Format the lines of the listing as a JSON list of strings, one string per line with blank lines omitted, beginning with the line containing "By proximity to" and continuing through the line containing "7.61 metres".

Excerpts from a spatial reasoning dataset
____
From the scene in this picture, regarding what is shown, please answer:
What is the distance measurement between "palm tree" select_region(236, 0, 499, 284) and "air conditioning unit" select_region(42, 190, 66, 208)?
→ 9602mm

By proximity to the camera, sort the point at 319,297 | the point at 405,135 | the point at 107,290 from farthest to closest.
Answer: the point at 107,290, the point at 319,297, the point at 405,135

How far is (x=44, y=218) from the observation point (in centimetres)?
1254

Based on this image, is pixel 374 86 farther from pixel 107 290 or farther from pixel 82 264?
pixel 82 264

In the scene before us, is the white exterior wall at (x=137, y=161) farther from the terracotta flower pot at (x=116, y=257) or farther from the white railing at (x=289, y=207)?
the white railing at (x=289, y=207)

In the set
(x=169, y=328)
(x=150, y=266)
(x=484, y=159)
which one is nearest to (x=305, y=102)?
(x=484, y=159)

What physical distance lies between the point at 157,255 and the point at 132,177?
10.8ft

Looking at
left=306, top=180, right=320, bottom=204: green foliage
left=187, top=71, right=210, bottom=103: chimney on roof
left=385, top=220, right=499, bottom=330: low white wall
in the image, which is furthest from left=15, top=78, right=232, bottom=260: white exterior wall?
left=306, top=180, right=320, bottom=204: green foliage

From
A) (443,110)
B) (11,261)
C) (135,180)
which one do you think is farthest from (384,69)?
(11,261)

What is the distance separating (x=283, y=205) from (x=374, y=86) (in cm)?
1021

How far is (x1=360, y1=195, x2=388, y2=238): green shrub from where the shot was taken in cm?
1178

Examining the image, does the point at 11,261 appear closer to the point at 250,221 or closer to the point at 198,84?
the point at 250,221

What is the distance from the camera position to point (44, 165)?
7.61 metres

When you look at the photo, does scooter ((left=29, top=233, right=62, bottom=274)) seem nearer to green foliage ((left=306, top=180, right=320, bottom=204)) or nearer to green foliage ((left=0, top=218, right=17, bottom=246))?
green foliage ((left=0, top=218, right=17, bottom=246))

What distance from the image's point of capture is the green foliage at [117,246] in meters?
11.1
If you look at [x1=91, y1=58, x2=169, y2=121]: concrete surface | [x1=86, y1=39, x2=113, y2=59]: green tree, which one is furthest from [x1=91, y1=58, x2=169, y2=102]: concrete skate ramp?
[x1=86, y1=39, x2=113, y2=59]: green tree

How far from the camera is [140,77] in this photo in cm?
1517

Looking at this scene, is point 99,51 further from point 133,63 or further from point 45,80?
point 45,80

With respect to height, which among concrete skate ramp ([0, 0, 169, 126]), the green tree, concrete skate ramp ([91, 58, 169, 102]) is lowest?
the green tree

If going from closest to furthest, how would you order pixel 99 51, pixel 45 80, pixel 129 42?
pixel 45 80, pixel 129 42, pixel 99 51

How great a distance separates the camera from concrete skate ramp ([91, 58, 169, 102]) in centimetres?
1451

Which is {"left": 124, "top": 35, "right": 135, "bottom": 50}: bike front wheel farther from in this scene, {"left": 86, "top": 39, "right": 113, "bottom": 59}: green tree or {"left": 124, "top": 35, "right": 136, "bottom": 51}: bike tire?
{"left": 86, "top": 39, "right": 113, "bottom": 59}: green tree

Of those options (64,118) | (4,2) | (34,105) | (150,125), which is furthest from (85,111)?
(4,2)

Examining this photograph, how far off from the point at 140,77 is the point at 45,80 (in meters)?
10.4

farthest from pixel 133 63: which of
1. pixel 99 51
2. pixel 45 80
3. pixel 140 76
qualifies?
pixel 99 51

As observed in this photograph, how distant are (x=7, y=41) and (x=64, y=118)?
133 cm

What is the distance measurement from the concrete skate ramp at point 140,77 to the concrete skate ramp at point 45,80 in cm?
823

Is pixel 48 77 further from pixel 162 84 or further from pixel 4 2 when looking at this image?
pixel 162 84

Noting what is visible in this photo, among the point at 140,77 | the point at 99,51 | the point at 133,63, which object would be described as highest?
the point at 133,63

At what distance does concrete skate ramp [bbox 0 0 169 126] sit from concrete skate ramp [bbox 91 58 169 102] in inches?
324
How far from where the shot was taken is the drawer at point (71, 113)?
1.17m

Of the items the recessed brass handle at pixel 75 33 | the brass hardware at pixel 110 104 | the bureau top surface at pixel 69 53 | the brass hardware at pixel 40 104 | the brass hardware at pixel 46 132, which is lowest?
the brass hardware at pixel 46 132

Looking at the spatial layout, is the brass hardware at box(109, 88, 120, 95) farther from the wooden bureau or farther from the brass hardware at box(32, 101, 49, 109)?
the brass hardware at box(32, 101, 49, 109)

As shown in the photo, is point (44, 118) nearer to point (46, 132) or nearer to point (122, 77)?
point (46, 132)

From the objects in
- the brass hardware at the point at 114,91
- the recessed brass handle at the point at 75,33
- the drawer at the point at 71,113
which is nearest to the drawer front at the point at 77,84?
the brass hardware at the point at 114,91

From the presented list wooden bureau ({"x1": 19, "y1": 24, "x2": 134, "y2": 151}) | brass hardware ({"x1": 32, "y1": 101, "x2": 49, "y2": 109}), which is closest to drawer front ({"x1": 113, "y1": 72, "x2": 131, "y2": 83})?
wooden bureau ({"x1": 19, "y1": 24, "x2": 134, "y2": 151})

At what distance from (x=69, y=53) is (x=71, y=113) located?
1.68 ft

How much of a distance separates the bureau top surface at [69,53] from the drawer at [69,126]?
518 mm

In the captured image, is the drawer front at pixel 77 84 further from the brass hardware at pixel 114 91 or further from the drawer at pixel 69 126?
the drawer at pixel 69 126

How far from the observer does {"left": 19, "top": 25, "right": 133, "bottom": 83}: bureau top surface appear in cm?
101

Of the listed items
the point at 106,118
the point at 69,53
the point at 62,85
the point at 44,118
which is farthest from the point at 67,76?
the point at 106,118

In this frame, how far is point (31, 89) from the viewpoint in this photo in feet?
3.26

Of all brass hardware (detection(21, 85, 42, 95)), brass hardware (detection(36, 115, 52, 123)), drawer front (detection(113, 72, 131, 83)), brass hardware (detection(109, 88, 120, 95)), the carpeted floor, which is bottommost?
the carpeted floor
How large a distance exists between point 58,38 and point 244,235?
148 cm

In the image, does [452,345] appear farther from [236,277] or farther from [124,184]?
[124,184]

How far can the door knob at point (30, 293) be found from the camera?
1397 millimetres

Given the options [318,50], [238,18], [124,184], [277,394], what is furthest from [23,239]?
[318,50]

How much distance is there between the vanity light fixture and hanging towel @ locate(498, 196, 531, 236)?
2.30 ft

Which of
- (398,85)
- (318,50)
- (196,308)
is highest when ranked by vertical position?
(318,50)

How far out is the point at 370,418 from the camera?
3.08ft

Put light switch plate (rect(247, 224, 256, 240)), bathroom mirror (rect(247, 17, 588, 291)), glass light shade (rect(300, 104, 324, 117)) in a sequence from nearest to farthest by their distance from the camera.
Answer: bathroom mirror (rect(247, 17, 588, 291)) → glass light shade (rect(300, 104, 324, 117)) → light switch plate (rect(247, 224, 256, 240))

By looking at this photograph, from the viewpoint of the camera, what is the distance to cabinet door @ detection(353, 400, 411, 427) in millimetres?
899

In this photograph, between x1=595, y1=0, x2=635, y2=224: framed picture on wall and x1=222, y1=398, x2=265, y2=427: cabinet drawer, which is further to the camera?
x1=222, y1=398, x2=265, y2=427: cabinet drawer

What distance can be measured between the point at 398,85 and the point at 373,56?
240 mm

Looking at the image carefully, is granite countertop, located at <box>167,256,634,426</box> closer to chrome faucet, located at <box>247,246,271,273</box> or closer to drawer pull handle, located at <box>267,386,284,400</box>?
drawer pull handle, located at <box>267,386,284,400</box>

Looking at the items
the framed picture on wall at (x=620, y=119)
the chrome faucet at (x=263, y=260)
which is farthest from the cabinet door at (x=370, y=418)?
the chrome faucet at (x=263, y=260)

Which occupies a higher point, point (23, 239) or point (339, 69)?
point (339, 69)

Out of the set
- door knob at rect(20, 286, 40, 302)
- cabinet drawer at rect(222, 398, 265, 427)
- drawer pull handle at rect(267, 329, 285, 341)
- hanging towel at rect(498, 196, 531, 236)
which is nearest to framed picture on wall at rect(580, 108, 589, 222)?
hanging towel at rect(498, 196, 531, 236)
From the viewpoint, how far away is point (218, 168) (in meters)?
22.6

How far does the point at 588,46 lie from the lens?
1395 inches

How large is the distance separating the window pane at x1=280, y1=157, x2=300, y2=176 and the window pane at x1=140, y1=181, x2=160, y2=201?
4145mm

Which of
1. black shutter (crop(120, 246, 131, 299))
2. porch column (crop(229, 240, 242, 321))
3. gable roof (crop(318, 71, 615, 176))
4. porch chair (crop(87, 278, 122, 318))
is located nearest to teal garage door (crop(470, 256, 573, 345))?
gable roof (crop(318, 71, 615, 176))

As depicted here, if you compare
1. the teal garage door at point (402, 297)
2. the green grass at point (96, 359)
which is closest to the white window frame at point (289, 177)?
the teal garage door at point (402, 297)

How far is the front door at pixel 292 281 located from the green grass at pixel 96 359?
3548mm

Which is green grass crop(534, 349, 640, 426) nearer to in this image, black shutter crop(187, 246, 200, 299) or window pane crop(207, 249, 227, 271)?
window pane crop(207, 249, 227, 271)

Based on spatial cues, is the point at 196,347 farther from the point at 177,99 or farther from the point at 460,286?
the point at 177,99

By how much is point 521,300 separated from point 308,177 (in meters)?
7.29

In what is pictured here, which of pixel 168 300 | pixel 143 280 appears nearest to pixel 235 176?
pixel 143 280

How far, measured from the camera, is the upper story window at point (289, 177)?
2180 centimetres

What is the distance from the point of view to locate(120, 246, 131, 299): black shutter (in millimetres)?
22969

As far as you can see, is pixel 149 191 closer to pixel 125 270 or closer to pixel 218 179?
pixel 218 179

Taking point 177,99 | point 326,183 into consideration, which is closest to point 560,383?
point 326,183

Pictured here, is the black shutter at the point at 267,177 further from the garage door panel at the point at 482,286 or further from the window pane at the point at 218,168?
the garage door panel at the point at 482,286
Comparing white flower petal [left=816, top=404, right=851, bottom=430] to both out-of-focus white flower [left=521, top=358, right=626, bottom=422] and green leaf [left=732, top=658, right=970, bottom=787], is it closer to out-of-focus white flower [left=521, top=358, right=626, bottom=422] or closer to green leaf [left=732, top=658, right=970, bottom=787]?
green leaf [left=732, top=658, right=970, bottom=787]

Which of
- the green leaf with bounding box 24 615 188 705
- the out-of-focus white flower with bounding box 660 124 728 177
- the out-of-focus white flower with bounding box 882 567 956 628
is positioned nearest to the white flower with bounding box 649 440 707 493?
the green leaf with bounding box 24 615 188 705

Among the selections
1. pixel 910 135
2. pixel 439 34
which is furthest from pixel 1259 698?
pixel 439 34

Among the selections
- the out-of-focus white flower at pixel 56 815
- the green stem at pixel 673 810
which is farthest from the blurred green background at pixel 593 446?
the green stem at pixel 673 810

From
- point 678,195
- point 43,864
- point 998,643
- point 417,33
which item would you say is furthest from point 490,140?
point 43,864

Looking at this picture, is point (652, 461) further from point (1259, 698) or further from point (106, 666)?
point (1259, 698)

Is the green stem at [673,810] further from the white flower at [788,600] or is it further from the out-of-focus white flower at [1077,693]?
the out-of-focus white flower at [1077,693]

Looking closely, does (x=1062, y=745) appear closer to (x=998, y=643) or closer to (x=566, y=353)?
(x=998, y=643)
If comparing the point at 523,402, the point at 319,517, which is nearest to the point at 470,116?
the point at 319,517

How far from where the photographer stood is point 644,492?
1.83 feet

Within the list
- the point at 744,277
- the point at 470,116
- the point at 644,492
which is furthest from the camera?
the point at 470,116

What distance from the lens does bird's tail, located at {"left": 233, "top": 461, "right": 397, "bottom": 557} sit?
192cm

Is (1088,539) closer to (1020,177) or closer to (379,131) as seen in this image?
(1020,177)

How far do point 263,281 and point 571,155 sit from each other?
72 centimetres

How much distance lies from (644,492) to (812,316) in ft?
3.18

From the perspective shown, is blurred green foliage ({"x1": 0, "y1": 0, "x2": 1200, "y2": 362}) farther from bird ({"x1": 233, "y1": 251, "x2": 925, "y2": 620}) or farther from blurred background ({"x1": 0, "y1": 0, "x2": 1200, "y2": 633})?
____
WORKED SOLUTION:
[
  "By proximity to the camera, sort the point at 319,297 | the point at 405,135 | the point at 107,290 from farthest to closest.",
  "Answer: the point at 107,290, the point at 319,297, the point at 405,135",
  "How far is (x=44, y=218) from the observation point (in centimetres)?",
  "1254",
  "Based on this image, is pixel 374 86 farther from pixel 107 290 or farther from pixel 82 264?",
  "pixel 82 264",
  "In the scene before us, is the white exterior wall at (x=137, y=161) farther from the terracotta flower pot at (x=116, y=257) or farther from the white railing at (x=289, y=207)?",
  "the white railing at (x=289, y=207)",
  "In the set",
  "(x=169, y=328)",
  "(x=150, y=266)",
  "(x=484, y=159)",
  "which one is nearest to (x=305, y=102)?",
  "(x=484, y=159)",
  "What physical distance lies between the point at 157,255 and the point at 132,177?",
  "10.8ft",
  "Looking at",
  "left=306, top=180, right=320, bottom=204: green foliage",
  "left=187, top=71, right=210, bottom=103: chimney on roof",
  "left=385, top=220, right=499, bottom=330: low white wall",
  "in the image, which is furthest from left=15, top=78, right=232, bottom=260: white exterior wall?",
  "left=306, top=180, right=320, bottom=204: green foliage",
  "From",
  "A) (443,110)",
  "B) (11,261)",
  "C) (135,180)",
  "which one do you think is farthest from (384,69)?",
  "(11,261)",
  "What is the distance separating (x=283, y=205) from (x=374, y=86) (in cm)?",
  "1021",
  "How far is (x1=360, y1=195, x2=388, y2=238): green shrub from where the shot was taken in cm?",
  "1178",
  "Examining the image, does the point at 11,261 appear closer to the point at 250,221 or closer to the point at 198,84?",
  "the point at 250,221",
  "What is the distance from the camera position to point (44, 165)?",
  "7.61 metres"
]